──────── Excerpted data

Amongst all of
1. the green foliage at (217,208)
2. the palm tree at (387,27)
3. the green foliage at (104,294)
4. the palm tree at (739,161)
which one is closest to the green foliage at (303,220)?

────────────────

**What is expected**
Edit every item so that "green foliage" reads "green shrub" each time it appears, leaving the rest unchanged.

**Task response**
Amongst all of
1. the green shrub at (217,208)
2. the palm tree at (387,27)
3. the green shrub at (104,294)
4. the palm tree at (739,161)
which one is closest to the green shrub at (303,220)?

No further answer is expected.